(INSTRUCTIONS FOR THE TASK):
Your answer should be each line of the entries that contains the word "Zealand", copied in full.

Start of DATA FOR PROCESSING

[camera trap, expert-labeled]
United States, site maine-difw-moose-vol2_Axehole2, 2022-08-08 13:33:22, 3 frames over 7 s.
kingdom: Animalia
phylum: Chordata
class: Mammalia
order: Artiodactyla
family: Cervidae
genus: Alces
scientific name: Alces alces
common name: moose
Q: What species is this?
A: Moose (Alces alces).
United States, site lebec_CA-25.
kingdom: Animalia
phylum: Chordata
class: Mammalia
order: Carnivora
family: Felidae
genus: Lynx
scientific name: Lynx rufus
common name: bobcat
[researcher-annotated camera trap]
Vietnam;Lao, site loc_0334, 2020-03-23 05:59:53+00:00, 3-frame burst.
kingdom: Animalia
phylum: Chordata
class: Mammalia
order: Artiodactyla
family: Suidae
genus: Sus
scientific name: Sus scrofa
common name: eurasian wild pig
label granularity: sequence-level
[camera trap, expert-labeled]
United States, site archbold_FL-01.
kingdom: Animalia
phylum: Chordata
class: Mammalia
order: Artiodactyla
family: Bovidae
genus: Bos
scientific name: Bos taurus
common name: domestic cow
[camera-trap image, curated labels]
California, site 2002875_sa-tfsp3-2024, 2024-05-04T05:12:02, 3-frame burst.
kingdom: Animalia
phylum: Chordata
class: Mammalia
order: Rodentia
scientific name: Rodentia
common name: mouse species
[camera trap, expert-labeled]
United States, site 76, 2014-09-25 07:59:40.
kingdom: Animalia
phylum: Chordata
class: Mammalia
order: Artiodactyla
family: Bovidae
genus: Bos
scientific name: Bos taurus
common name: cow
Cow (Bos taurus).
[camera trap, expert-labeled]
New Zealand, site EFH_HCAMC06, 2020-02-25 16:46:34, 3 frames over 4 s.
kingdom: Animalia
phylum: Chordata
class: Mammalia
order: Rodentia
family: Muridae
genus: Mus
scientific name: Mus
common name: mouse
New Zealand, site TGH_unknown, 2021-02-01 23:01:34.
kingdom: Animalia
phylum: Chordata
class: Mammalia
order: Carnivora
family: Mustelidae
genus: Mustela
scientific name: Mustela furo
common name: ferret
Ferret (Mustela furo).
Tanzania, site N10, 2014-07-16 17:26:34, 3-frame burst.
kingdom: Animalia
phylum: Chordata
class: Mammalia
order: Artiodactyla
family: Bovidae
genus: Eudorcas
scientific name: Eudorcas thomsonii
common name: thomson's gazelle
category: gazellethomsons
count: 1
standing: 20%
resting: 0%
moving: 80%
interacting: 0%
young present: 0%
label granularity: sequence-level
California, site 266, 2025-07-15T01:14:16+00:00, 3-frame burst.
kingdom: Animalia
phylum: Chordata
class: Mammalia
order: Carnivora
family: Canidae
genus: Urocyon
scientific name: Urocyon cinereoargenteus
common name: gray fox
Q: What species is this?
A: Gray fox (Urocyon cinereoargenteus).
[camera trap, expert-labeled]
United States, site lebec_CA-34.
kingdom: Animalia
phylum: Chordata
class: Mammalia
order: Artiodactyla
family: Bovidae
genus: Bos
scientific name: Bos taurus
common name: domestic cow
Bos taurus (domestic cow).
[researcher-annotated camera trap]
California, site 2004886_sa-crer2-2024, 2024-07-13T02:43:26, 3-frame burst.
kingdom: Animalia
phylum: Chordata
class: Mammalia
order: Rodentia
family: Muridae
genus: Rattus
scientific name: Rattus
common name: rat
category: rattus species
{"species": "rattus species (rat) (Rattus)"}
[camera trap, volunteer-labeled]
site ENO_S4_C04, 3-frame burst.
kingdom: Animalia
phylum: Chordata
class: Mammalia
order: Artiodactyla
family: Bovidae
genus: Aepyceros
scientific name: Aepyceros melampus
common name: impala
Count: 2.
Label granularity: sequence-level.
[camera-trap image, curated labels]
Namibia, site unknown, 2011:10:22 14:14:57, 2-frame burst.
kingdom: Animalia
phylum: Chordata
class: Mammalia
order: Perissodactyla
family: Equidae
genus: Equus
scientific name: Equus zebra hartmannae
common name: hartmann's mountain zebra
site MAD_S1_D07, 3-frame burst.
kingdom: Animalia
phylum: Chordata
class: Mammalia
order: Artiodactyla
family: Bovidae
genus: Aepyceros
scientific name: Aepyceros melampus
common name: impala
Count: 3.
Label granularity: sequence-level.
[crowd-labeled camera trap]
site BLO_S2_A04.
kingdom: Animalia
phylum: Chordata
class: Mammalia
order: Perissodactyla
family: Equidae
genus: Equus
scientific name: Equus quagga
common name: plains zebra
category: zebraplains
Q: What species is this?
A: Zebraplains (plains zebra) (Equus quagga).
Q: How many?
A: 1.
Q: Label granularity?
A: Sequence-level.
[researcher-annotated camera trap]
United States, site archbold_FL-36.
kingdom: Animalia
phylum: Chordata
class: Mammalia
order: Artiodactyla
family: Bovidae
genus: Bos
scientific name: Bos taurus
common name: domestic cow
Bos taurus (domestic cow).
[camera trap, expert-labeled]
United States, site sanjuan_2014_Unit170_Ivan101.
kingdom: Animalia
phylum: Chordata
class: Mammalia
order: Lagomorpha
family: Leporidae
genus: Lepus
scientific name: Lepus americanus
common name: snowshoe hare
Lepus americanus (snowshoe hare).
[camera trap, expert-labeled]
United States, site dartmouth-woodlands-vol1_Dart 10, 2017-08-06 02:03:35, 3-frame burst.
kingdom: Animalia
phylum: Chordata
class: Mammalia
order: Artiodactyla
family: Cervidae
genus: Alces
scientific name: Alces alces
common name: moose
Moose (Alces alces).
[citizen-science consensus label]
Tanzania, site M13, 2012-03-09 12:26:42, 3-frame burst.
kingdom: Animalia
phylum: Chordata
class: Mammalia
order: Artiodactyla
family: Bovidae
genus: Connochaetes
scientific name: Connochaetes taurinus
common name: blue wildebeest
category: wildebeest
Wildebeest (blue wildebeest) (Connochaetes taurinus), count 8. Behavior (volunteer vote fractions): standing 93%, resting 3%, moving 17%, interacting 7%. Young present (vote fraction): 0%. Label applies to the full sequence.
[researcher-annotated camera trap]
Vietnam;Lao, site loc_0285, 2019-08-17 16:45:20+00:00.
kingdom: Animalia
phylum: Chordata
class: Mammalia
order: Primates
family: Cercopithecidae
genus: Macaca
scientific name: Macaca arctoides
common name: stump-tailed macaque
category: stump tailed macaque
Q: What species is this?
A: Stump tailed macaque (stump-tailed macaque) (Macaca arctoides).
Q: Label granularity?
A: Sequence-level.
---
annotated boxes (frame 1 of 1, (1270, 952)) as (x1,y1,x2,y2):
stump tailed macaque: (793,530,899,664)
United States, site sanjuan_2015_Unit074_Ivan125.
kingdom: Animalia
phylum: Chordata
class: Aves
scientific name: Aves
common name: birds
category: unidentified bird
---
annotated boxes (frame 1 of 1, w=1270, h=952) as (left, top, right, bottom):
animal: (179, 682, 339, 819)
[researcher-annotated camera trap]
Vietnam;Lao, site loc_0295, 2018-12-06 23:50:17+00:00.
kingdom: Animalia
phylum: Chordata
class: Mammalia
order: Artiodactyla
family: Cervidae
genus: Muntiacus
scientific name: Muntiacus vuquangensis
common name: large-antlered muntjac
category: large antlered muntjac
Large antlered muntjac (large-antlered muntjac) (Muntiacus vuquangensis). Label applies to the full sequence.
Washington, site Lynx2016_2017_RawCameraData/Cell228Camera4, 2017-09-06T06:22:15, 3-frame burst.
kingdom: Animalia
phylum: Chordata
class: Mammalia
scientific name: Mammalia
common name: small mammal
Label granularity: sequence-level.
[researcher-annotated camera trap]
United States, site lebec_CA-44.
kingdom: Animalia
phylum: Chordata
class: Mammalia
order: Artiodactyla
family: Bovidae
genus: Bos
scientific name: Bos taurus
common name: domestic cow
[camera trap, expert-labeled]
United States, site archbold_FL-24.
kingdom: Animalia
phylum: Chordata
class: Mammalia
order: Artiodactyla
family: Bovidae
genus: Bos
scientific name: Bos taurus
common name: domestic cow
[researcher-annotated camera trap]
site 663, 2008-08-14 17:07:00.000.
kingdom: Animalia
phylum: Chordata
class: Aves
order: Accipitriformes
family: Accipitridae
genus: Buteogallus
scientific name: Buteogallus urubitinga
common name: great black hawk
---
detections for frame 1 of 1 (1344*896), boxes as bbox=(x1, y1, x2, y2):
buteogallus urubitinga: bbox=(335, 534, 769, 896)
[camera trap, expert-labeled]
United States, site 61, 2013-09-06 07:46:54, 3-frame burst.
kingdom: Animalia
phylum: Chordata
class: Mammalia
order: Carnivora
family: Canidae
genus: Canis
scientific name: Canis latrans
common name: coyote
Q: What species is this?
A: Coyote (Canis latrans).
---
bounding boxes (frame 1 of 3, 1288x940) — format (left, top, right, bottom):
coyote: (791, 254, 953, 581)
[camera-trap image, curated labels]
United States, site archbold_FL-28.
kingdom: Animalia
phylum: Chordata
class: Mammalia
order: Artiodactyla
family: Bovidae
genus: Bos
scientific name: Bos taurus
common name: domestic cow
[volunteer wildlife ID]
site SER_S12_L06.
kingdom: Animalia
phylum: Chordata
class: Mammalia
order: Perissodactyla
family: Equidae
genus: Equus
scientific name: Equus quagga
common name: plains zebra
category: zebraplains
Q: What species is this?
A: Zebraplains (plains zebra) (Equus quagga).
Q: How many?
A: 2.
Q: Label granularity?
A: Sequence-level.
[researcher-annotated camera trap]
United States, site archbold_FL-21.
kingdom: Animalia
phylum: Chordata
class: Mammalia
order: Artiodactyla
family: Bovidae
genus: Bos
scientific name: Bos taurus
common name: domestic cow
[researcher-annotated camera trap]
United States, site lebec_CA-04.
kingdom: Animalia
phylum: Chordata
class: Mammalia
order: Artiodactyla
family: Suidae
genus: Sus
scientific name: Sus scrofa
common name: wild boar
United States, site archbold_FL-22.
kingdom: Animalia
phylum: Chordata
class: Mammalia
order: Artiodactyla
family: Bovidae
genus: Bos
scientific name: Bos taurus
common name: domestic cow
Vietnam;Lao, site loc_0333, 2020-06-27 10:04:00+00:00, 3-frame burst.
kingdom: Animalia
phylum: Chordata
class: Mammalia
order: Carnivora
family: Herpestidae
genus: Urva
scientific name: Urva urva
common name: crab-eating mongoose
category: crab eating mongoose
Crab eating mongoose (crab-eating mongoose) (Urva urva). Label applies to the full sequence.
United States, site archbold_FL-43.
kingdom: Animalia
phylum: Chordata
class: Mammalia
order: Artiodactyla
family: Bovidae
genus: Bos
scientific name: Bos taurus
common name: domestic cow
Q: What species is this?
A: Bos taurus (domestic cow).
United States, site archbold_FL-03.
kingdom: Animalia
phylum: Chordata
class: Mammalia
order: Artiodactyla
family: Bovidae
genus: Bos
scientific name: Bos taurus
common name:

End of DATA FOR PROCESSING

(RESULT OF THE EXERCISE):
New Zealand, site EFH_HCAMC06, 2020-02-25 16:46:34, 3 frames over 4 s.
New Zealand, site TGH_unknown, 2021-02-01 23:01:34.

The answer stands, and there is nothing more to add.